§ **What is needed**:
Answer these questions from the passage on the Alexandria library:
1. At what level of theory were the optimized geometries in the .mol2 file obtained?
2. In what format is the molecular electrostatic potential surface provided?
3. Which version of OpenBabel was used to generate the SMILES fingerprints?

§ **Passage shown**:
The Alexandria library contains the input (.com) and the output (.log) files in GNU-zip compressed format (.gz) of quantum chemical calculations performed using Gaussian 09 (ref. 31) or Gaussian 16 (ref. 32) (Data Citation 1). All compounds are provided in a single Chemical Markup Language (CML) and in a single Tripos Mol2 (.mol2) file as well. The .mol2 file contains the optimized geometries at the B3LYP/aug-cc-pVTZ level of theory, the atomic partial charges computed by the ESP fitting algorithm, and the bond information. The molecular electrostatic potential surface used to fit the atomic partial charges is also provided in (compressed) XML files for each compound. This must be used in conjunction with the corresponding coordinates of the compound, that can be extracted from the Gaussian log files using OpenBabel. SMILES fingerprints were also generated for all molecules using the OpenBabel software (version 2.4.1)[55] and stored in a .smiles file.

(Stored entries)
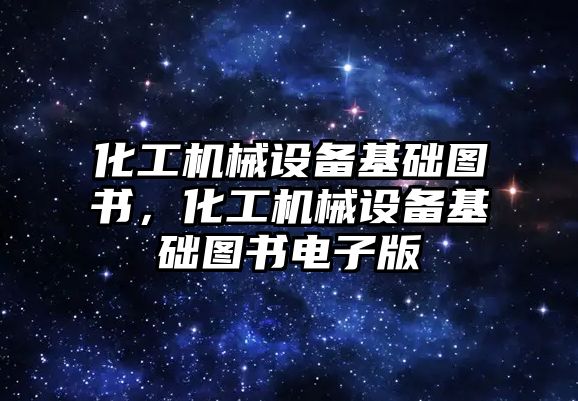化工機械設(shè)備基礎(chǔ)圖書，化工機械設(shè)備基礎(chǔ)圖書電子版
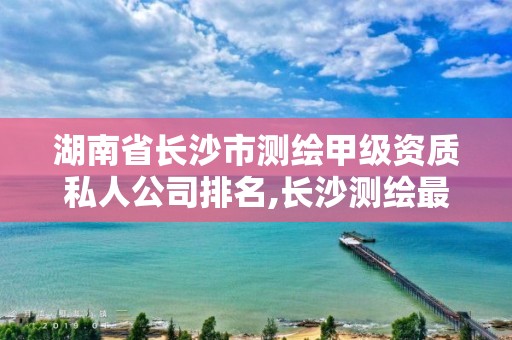 湖南省长沙市测绘甲级资质私人公司排名,长沙测绘最新招聘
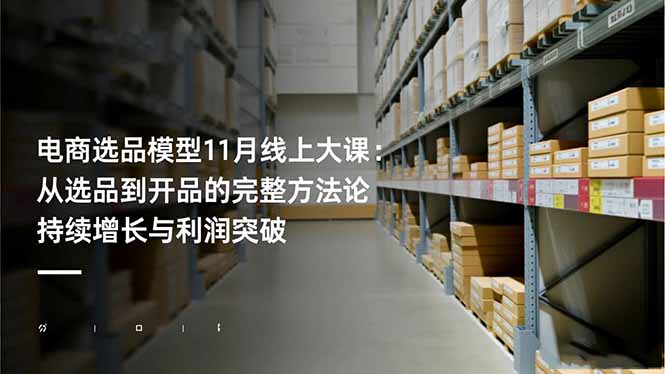 电商选品模型11月线上大课：从选品到开品的完整方法论 持续增长与利润突破力繁信息站-闲云创业网-老谢轻创网-中创网-福缘网-冒泡网-资源之家-魔方项目库力繁信息站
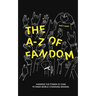 THE A-Z of FANDOM: Harness the Power of Fans to Make World-Changing Brands.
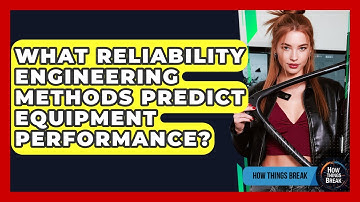What Reliability Engineering Methods Predict Equipment Performance? - How Things Break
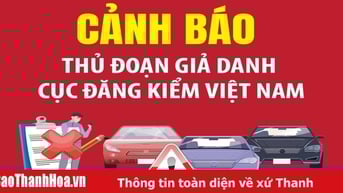 Cảnh báo thủ đoạn giả danh Cục Đăng kiểm Việt Nam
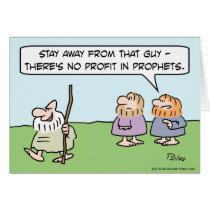 There's no profit in prophets. cards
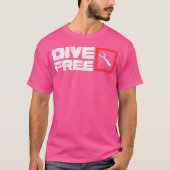 Duik gratis - Funny Ocean Diving Expert Free-Divin T-shirt (Voorkant)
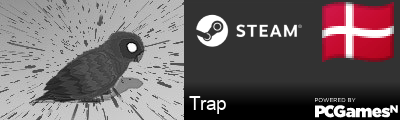 Trap Steam Signature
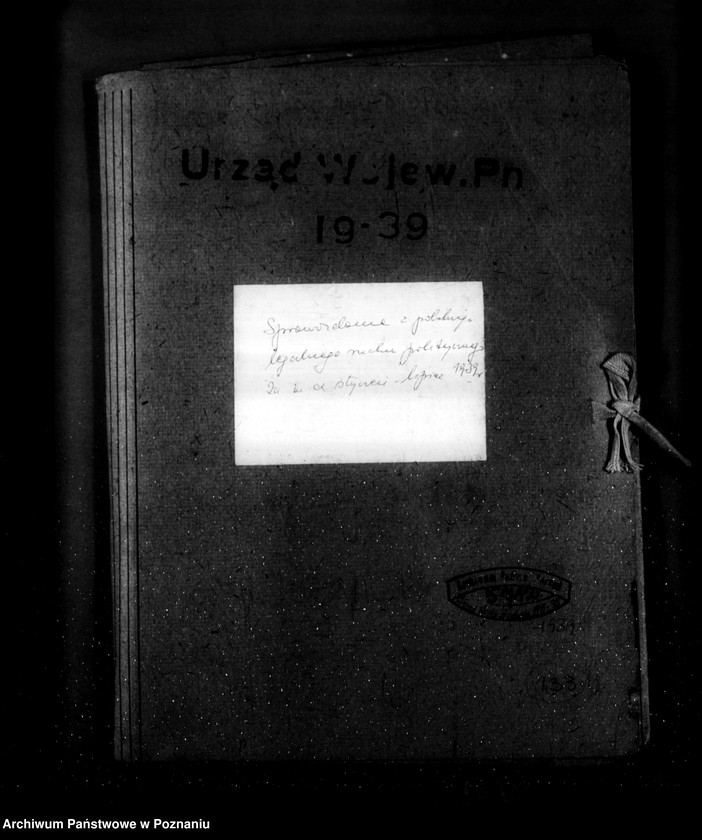 Obraz 4 z jednostki "Sprawozdania z polskiego legalnego ruchu politycznego za miesiące styczeń-lipiec 1939 r."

§ **Solution to this exercise**:
1. B3LYP/aug-cc-pVTZ.
2. Compressed XML files, one for each compound.
3. Version 2.4.1.